◆ **Recorded data**:
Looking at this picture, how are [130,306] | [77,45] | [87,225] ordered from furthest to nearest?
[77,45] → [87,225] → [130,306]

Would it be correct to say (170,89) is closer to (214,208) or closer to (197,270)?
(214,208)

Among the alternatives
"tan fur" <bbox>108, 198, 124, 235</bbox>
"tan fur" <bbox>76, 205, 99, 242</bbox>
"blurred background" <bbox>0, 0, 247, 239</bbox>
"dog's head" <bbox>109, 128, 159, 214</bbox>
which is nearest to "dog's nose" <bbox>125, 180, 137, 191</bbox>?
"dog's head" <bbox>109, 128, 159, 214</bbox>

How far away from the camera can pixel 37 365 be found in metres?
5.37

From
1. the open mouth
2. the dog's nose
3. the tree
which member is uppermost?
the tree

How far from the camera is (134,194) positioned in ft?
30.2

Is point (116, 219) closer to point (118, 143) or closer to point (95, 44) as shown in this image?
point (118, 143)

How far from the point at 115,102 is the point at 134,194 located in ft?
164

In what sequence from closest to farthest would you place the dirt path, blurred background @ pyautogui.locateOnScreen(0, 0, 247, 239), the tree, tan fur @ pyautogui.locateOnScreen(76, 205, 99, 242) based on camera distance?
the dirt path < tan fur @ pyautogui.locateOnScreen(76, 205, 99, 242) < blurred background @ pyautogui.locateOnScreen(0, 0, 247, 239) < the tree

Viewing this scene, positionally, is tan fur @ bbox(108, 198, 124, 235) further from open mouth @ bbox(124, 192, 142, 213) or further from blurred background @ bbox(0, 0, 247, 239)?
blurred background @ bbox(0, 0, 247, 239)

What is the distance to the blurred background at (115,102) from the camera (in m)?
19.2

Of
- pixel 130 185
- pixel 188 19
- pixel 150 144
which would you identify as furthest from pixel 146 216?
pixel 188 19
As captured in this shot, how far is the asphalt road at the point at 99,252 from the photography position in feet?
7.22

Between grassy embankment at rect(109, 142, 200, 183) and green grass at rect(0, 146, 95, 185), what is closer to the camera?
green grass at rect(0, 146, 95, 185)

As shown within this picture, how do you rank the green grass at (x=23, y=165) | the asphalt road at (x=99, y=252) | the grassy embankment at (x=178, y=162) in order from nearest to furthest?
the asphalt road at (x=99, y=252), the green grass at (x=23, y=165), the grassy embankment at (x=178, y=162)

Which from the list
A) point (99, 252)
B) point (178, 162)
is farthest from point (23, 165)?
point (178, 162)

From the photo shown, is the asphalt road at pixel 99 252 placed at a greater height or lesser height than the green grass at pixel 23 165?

◆ **Requirements**:
Copy down all of the rows above verbatim.

◆ **Answer below**:
Looking at this picture, how are [130,306] | [77,45] | [87,225] ordered from furthest to nearest?
[77,45] → [87,225] → [130,306]

Would it be correct to say (170,89) is closer to (214,208) or closer to (197,270)?
(214,208)

Among the alternatives
"tan fur" <bbox>108, 198, 124, 235</bbox>
"tan fur" <bbox>76, 205, 99, 242</bbox>
"blurred background" <bbox>0, 0, 247, 239</bbox>
"dog's head" <bbox>109, 128, 159, 214</bbox>
which is nearest to "dog's nose" <bbox>125, 180, 137, 191</bbox>?
"dog's head" <bbox>109, 128, 159, 214</bbox>

How far away from the camera can pixel 37 365 be found in metres?
5.37

From
1. the open mouth
2. the dog's nose
3. the tree
which member is uppermost?
the tree

How far from the camera is (134,194) positioned in ft?
30.2

Is point (116, 219) closer to point (118, 143) or closer to point (95, 44) as shown in this image?
point (118, 143)

How far from the point at 115,102 is the point at 134,194 located in ft?
164

In what sequence from closest to farthest would you place the dirt path, blurred background @ pyautogui.locateOnScreen(0, 0, 247, 239), the tree, tan fur @ pyautogui.locateOnScreen(76, 205, 99, 242) based on camera distance?
the dirt path < tan fur @ pyautogui.locateOnScreen(76, 205, 99, 242) < blurred background @ pyautogui.locateOnScreen(0, 0, 247, 239) < the tree

Viewing this scene, positionally, is tan fur @ bbox(108, 198, 124, 235) further from open mouth @ bbox(124, 192, 142, 213) or further from blurred background @ bbox(0, 0, 247, 239)?
blurred background @ bbox(0, 0, 247, 239)

What is the distance to the blurred background at (115,102) from the camera (in m)?
19.2

Of
- pixel 130 185
- pixel 188 19
- pixel 150 144
which would you identify as furthest from pixel 146 216?
pixel 188 19
As captured in this shot, how far is the asphalt road at the point at 99,252 from the photography position in feet?
7.22

Between grassy embankment at rect(109, 142, 200, 183) and green grass at rect(0, 146, 95, 185), what is closer to the camera?
green grass at rect(0, 146, 95, 185)

As shown within this picture, how do you rank the green grass at (x=23, y=165) | the asphalt road at (x=99, y=252) | the grassy embankment at (x=178, y=162) in order from nearest to furthest?
the asphalt road at (x=99, y=252), the green grass at (x=23, y=165), the grassy embankment at (x=178, y=162)

Which from the list
A) point (99, 252)
B) point (178, 162)
is farthest from point (23, 165)?
point (178, 162)

From the photo shown, is the asphalt road at pixel 99 252 placed at a greater height or lesser height than the green grass at pixel 23 165?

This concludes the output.